**What to do:** Every line of the data below that holds the string "separation" needs to be reported.

*****

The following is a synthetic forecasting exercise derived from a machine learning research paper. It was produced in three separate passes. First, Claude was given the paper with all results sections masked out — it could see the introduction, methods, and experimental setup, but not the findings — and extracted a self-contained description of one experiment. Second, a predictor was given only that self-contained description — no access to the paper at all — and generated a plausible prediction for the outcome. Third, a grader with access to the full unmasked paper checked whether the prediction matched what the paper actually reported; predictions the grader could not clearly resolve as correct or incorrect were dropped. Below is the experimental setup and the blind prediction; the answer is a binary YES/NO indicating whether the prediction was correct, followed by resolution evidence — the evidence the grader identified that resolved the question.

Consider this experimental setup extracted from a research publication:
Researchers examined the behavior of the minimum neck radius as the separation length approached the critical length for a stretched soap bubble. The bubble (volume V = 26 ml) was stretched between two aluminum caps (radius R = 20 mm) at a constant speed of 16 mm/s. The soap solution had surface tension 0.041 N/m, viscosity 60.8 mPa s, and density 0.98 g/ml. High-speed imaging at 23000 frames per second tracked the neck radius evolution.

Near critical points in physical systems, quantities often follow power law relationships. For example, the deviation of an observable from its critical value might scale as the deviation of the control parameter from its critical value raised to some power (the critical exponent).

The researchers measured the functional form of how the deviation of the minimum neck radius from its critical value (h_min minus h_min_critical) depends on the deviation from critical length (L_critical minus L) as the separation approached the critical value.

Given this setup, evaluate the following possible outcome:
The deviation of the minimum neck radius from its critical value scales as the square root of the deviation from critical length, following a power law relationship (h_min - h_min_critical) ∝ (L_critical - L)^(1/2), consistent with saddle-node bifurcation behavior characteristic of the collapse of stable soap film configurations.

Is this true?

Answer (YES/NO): YES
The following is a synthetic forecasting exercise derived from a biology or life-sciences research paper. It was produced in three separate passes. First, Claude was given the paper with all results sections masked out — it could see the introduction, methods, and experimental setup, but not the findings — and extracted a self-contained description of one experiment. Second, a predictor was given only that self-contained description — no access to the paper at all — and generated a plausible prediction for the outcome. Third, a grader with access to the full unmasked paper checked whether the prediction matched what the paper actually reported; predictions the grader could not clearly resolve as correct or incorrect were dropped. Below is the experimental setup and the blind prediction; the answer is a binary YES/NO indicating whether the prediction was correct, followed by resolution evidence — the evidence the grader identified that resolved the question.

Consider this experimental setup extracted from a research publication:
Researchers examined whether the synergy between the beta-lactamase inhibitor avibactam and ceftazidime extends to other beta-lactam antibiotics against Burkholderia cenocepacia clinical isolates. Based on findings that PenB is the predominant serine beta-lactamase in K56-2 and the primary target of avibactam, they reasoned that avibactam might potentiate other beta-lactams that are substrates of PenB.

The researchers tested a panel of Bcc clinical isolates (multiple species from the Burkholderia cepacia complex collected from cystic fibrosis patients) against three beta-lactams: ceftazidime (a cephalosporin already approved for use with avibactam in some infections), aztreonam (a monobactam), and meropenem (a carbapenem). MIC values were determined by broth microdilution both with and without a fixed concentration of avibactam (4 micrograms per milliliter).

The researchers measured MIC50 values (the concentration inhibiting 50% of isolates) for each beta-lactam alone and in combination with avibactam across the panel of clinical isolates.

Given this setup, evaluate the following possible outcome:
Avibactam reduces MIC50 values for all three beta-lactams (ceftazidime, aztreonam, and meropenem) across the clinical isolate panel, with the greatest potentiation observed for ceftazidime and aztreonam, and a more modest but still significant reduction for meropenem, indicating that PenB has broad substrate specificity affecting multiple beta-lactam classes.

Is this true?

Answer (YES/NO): NO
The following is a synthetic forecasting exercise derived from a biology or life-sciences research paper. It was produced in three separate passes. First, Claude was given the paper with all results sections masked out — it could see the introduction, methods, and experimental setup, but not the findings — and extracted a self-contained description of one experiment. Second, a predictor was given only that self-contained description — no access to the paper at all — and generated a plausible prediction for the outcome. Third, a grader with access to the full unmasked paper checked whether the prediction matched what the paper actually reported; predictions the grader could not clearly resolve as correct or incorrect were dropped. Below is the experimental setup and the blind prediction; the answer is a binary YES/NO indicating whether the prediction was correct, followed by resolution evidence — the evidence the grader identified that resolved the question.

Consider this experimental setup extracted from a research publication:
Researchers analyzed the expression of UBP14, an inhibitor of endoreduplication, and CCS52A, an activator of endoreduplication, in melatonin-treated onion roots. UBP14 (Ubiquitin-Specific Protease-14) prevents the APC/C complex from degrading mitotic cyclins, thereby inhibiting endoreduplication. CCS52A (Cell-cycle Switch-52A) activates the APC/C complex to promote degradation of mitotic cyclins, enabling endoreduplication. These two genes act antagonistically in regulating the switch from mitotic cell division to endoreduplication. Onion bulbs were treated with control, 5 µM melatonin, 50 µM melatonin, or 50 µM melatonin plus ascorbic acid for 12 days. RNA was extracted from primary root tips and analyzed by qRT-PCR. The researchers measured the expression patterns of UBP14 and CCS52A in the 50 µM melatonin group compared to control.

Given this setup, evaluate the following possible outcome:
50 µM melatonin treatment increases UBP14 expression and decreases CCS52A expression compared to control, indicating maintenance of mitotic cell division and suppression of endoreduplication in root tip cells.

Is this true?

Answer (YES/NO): NO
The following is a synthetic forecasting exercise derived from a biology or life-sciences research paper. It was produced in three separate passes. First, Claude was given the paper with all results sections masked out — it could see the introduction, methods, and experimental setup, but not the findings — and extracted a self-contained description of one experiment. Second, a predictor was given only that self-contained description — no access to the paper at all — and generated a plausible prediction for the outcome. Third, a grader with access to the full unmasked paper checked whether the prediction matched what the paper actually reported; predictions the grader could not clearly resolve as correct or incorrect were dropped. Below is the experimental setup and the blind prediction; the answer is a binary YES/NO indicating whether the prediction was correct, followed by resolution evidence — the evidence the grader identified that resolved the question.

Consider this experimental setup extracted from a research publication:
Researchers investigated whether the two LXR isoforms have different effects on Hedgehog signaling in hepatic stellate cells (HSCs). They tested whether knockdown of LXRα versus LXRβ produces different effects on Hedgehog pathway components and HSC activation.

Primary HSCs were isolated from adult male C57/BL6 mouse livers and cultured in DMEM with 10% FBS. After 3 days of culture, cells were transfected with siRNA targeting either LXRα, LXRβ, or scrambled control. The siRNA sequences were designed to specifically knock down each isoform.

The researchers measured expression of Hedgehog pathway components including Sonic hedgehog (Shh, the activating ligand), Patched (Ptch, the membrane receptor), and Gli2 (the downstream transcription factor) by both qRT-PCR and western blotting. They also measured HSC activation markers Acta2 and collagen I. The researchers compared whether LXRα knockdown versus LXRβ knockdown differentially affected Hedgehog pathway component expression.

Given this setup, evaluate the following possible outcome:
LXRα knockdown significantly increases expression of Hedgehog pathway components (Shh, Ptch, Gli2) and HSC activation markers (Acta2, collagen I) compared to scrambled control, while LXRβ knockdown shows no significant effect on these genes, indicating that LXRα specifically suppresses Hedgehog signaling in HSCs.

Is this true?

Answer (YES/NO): NO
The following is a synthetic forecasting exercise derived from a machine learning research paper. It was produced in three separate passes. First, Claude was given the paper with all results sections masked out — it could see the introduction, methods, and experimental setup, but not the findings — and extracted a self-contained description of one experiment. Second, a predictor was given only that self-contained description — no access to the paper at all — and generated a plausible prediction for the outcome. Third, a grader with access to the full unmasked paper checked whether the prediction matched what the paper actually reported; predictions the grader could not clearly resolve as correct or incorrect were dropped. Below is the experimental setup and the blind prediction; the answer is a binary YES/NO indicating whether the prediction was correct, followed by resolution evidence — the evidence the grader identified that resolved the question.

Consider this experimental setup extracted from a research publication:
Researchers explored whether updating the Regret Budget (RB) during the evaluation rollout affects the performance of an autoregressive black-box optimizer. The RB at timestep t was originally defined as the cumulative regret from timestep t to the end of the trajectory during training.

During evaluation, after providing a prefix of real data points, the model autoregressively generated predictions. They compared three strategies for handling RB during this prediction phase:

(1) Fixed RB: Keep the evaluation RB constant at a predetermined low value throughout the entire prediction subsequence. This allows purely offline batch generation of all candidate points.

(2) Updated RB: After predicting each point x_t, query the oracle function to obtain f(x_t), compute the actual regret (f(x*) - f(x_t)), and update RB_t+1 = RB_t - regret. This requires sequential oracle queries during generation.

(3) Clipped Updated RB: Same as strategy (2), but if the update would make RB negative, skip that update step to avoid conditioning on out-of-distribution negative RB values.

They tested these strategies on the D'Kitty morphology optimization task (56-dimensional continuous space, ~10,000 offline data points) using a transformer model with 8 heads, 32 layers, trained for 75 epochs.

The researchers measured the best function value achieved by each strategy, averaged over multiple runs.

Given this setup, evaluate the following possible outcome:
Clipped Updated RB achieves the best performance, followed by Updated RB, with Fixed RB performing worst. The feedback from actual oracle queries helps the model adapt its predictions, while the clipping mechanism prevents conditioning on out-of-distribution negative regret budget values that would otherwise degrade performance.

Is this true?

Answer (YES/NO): NO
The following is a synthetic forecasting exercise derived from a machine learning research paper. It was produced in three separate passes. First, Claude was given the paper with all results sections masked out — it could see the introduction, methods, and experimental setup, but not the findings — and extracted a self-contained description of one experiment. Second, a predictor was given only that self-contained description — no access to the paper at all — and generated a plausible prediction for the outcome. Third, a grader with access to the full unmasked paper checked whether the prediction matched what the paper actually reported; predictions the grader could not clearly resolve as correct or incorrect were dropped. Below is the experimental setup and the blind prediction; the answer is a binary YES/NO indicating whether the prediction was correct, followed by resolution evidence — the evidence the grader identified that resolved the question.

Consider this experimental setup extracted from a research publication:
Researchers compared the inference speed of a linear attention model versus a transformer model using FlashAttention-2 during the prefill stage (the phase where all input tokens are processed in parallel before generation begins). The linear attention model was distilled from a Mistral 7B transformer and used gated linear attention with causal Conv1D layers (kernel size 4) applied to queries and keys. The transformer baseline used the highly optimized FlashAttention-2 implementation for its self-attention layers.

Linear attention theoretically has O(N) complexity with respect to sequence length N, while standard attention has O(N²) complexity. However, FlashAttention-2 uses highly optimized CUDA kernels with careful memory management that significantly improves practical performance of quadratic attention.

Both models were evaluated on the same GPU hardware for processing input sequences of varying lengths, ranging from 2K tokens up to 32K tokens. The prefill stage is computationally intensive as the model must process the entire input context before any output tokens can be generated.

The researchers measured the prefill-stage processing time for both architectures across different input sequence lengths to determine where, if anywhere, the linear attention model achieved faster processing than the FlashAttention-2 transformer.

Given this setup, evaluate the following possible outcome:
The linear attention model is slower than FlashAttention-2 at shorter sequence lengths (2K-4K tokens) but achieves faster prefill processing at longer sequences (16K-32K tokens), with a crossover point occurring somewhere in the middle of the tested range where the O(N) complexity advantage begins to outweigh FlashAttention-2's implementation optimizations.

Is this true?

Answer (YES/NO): YES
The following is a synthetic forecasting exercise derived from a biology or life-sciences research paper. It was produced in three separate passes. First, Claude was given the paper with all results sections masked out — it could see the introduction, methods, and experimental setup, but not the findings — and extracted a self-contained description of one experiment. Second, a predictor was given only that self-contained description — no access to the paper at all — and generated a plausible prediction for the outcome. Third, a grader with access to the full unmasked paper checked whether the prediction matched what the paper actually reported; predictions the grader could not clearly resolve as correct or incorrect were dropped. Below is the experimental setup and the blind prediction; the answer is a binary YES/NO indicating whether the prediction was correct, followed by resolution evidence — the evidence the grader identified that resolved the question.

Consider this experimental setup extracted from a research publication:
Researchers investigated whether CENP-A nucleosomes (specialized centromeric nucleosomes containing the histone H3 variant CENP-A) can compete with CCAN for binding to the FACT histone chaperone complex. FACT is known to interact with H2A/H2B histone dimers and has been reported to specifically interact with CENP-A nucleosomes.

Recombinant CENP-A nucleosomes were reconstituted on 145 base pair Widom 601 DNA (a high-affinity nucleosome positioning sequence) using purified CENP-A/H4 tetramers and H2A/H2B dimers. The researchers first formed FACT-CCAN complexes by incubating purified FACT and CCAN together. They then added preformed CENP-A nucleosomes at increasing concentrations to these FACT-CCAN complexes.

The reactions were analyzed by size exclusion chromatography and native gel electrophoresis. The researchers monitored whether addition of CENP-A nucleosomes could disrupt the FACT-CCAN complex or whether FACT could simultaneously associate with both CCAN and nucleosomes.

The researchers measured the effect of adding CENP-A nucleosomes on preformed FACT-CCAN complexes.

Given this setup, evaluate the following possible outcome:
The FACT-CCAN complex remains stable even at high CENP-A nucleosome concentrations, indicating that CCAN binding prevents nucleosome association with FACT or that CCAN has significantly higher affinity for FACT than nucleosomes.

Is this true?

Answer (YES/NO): NO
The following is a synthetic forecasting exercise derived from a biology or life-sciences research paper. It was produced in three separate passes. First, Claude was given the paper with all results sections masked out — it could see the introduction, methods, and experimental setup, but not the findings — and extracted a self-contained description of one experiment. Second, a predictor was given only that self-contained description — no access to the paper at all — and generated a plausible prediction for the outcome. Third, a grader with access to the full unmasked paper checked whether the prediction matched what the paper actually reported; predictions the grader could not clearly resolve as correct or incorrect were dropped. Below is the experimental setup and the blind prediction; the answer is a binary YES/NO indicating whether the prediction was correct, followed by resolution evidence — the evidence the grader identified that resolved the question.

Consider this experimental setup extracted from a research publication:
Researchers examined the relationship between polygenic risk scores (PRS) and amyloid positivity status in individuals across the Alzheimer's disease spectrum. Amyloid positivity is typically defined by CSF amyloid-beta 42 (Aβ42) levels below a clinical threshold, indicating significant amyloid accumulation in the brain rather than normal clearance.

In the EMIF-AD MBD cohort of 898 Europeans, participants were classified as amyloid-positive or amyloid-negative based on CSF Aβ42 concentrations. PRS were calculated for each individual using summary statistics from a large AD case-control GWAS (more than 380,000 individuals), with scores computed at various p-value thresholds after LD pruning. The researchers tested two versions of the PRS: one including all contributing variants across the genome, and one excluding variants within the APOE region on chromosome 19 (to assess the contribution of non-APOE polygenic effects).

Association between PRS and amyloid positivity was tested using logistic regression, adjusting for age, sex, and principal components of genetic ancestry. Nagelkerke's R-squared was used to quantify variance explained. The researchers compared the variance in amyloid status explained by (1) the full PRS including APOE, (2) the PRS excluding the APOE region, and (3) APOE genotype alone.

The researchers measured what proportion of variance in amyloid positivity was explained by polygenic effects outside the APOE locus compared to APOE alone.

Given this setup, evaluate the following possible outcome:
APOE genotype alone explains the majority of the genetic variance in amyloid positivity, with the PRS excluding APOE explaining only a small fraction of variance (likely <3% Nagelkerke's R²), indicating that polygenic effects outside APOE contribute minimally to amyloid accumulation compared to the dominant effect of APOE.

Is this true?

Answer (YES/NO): YES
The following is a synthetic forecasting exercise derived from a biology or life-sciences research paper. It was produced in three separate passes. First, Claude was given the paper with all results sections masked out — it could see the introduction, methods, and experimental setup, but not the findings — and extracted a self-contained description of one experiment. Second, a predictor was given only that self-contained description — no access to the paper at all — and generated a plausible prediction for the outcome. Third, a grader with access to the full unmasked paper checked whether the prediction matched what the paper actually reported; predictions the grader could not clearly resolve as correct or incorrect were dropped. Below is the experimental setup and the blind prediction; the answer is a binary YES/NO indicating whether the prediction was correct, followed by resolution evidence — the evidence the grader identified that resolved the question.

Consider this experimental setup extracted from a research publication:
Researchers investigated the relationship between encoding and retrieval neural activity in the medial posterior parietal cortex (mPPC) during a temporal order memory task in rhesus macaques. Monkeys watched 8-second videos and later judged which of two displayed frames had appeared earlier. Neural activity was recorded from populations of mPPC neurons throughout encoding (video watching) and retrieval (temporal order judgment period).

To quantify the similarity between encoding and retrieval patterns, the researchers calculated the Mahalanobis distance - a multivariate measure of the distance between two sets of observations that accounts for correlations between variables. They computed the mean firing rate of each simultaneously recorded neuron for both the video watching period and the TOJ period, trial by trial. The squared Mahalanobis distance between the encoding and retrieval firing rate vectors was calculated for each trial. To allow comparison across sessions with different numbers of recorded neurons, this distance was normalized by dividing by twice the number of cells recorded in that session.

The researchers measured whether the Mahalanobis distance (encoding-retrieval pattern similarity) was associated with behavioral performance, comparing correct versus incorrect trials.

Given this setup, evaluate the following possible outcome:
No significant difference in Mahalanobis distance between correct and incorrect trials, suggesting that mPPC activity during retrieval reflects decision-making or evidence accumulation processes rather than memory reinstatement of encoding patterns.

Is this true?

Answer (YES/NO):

*****

**Reply to the task:**
Researchers examined the behavior of the minimum neck radius as the separation length approached the critical length for a stretched soap bubble. The bubble (volume V = 26 ml) was stretched between two aluminum caps (radius R = 20 mm) at a constant speed of 16 mm/s. The soap solution had surface tension 0.041 N/m, viscosity 60.8 mPa s, and density 0.98 g/ml. High-speed imaging at 23000 frames per second tracked the neck radius evolution.
The researchers measured the functional form of how the deviation of the minimum neck radius from its critical value (h_min minus h_min_critical) depends on the deviation from critical length (L_critical minus L) as the separation approached the critical value.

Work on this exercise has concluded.